Mais il me semble que c'était plus ou moins déjà le cas en 1791, non ? :)

ezio-auditore a écrit :
Bien que l'on conserve l'égalité, la sûreté, la propriété etc. il y a des atteintes partielles à l'égalité comme à la liberté. La presse est vue comme un service d'Etat et de propagande. Dès avant le Consulat, NB l'avait déjà utilisée à son profit, plus tard c'est le ministre de l'Intérieur qui rédigera. Dès 1800, on limite les journaux parisiens.


Bonaparte n'a pas inventé la censure. La presse a été libre un moment, au tout début de la révolution, puis en 1795-1797, mais après, la censure s'est abattue lourdement sur la presse. Bonaparte n'a pas vraiment innové sur ce sujet. Ensuite, la presse révolutionnaire est par essence propagandiste - on n'est pas dans du journalisme d'investigation, mais dans du journalisme politique, fortement engagé pour un parti ou un autre.

ezio-auditore a écrit :
Dès 1797 : "... Croyez-vous que ce soit pour fonder une république que je triomphe en Italie ? Quelle idée ! Une république de 30 000 000 d'hommes ! ... C'est une chimère dont les Français se sont engoués mais qui passera comme tant d'autres."

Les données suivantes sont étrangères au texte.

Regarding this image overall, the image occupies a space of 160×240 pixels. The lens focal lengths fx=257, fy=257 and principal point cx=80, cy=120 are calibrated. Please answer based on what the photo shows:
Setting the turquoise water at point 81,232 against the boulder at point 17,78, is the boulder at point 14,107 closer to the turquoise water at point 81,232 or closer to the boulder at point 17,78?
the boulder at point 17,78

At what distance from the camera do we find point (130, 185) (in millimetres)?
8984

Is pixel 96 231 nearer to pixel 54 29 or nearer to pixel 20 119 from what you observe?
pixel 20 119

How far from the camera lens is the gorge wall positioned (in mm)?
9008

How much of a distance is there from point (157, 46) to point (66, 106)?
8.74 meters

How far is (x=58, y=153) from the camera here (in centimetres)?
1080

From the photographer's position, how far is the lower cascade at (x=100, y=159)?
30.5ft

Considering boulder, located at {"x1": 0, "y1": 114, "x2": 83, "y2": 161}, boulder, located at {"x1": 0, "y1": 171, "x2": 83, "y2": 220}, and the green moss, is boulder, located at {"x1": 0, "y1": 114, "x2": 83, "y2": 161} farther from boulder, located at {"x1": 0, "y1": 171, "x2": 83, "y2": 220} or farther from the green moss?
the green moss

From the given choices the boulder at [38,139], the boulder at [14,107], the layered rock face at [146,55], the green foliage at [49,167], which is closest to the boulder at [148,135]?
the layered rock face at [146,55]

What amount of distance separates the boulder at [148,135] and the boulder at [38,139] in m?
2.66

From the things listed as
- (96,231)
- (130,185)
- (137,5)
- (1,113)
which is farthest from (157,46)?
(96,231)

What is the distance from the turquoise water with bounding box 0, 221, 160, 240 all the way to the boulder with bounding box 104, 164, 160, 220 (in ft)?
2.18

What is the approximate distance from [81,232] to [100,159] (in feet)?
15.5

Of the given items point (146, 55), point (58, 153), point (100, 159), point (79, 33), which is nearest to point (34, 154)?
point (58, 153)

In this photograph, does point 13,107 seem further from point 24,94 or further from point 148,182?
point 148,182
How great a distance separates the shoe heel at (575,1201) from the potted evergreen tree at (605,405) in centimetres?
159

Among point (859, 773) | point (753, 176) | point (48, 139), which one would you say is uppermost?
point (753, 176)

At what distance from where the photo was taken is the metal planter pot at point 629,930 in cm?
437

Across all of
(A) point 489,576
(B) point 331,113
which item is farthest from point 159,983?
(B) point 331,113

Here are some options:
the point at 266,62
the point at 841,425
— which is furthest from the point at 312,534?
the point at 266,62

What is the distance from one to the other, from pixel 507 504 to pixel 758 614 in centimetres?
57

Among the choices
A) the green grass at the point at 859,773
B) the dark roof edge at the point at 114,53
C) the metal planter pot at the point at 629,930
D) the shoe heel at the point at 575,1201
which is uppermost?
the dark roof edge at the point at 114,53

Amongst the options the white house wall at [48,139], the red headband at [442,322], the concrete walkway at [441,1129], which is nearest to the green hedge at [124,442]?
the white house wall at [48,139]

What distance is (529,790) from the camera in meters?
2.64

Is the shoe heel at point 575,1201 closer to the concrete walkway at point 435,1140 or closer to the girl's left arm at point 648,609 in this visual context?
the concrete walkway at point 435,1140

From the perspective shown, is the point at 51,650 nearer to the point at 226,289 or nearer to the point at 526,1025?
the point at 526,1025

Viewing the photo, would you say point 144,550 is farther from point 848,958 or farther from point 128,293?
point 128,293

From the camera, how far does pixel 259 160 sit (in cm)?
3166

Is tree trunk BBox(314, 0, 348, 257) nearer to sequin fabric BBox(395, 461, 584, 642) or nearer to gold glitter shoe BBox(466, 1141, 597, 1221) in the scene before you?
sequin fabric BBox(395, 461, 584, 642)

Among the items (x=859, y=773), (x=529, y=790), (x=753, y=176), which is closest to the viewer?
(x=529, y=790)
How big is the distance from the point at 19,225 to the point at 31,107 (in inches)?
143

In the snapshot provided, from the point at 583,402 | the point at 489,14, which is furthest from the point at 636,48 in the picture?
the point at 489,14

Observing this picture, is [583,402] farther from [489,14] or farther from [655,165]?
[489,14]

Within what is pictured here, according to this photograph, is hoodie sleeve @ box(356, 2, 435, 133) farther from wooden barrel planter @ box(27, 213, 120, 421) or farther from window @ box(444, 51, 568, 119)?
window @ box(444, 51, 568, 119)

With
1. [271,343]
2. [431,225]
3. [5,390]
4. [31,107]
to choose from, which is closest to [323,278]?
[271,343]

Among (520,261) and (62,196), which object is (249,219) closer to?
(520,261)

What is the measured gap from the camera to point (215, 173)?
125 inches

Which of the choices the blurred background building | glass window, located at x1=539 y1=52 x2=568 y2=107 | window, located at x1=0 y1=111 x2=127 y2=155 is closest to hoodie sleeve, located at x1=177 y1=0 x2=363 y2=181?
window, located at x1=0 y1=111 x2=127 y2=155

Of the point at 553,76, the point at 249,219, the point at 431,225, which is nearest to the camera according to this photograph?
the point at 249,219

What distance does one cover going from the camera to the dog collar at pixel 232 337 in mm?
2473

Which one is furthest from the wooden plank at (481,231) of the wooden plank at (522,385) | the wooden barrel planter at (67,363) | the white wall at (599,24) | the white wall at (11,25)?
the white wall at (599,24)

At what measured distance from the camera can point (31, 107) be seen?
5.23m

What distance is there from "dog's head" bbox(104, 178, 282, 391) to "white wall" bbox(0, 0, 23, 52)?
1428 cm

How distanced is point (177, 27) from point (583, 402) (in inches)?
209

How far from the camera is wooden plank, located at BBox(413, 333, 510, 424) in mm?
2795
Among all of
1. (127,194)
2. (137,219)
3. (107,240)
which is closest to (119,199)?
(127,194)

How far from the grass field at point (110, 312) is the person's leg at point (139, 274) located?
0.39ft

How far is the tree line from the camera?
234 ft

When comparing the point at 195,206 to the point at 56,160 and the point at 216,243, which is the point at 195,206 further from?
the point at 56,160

Grand topique de l'époque, comme je le disais dans un post précédent. Il faut arrêter de penser que la république, en 1795, est une chose acquise en France. C'est tout l'inverse. Avant 1791, on en parle pas, de la République. Après Varennes, un peu. Timidement. Après le 10 août 1792, il faut bien se lancer. Et quand on voit ce que les Conventionnels en ont fait, de la République, on peut comprendre que ceux qui ont survécu à 1794, ils ne la portent pas dans leur cœur, l'idée de République. Lorsqu'on a commencé à en parler, de la République, tout le monde disait "Mais c'est bien pour les petits états, la République ! En France, on a besoin d'un truc un peu plus sérieux !". Quand on a décrété la République, on n'avait même pas préparé de constitution. C'est dire si on était en roue libre. Bref, Bonaparte est dans la ligne de l’extrême-centre défini par Pierre Serna - les modérés, les tièdes, qui veulent l'ordre et la stabilité avant tout, et pensent qu'une république pour 30 millions d'hommes, et pas les plus calmes, qui plus est, c'est une utopie dangereuse.

ezio-auditore a écrit :
Carnot comme tous ceux qui veulent bien comprendre sent les mécanismes et la logique d'un pouvoir personnel et centralisé.


Carnot n'est pas plus visionnaire que les autres. Il a juste eut le courage de dire ce que, sans doute, des tas de gens pensaient tout aussi bien. Ces hommes n'étaient pas des idiots, ils avaient parfaitement conscience des possibles dérives d'un système monarchique, et au Tribunat, ils ont répondu point par point aux objections de Carnot. Simplement, eux, du moins ceux qui se sont exprimés (il devait bien y en avoir de l'avis de Carnot, mais ils ont préféré faire profil bas), préféraient le système monarchique à l'alternance républicaine.

ezio-auditore a écrit :
Plus déroutante est la forme rétrograde avec proclamation d'une "hérédité" et un sacre.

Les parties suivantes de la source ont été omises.